Critics of the vice-president of the United States, sexual violence in the Church, the death penalty … Robert Francis Prevost was an active and taboo religious on social networks, not hesitating to tackle thorny subjects, making him the first extremely connected pope.
When JD Vance suggested that Christians had to love their family first, before their neighbors, their community and their fellow citizens, Mgr Robert Francis Prevost, today Léon XIV, had responded on X by republishing a scathing editorial titled “JD vance wrongly: Jesus does not ask us to prioritize our love for others”.
Which had earned him tens of thousands of “likes” and an avalanche of harsh comments.
If Benoît XVI had perhaps the very first pope to tweet in 2012 under the pseudonym @pontifx, Robert Francis Prevost @DrPrevost is undoubtedly the first to take the head of the Holy See with a long history of publications on social networks.
Over 400 publications
In 14 years of presence on Twitter, which has become X, he published more than 400 times, expressing his opinions on world news: racism in the United States, scandals of sexual violence within the Catholic Church, pandemic of COVVI-19, invasion of Ukraine by Russia.
And for this American born in Chicago, but who lived more than two decades in Peru, of which he is a national, immigration is a subject dear to his heart, like his predecessor François.

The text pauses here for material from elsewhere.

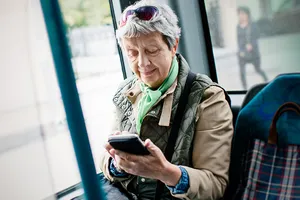 Seniorin sitzt im Bus und wirft einen prüfenden Blick in ihr Smartphone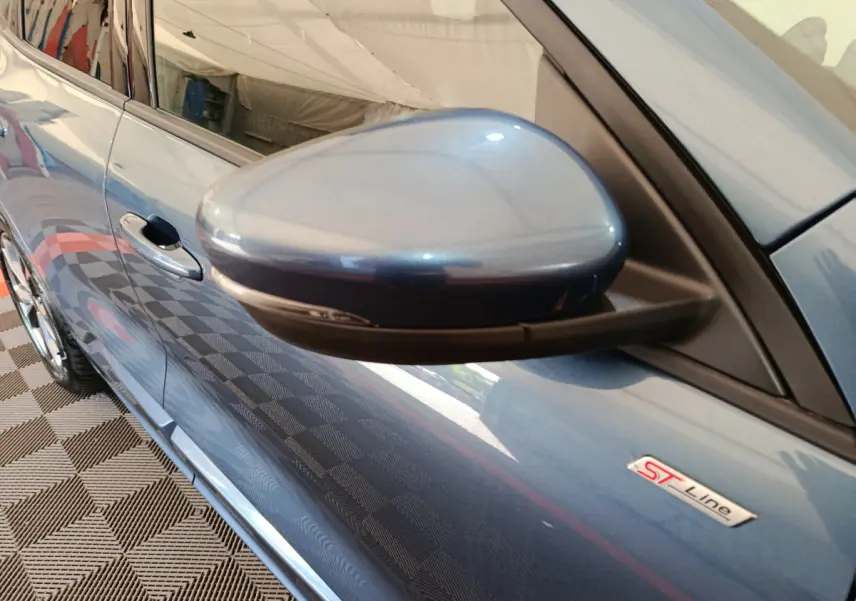 Rétroviseur côté gauche et badge ST Line sur la porte d’un Ford Kuga bleu vu en léger plongée.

He echoes criticism from Donald Trump’s anti-immigration policies by republishing a 2017 article evoking a “dark moment in the history of the United States” and the abandonment of “American values”.
-From his many online comments, it clearly appears that republish almost always for him approval value.
In 2020, a few days after the death of the African-American George Floyd killed by a white policeman condemned for murder, he urged his colleagues member of the clergy to express himself: “We must hear more from the leaders of the Church, to reject racism and seek justice”.
He also demanded more transparency against priests guilty of sexual violence on minors: “If you are the victim of sexual violence by a priest,” he has just declared this month to the Peruvian newspaper the Republica.
“We reject the culture of concealment and secrecy, it causes a lot of wrong. We have to help people who have suffered from these misdeeds,” he said.
In 2014, he wondered if he was not “time to end the death penalty”.
A traditional position of the Church which he has repeated over the years during interviews, homilies or public declarations.
“You have to be in favor of life at any time,” he said in a perfect Spaniard, tinged with a slight accent, in front of Peruvian journalists.
As with many, the rhythm of his publications had intensified during the pandemic of Covid-19 but nothing says that he will continue to be an extremely connected sovereign pontiff.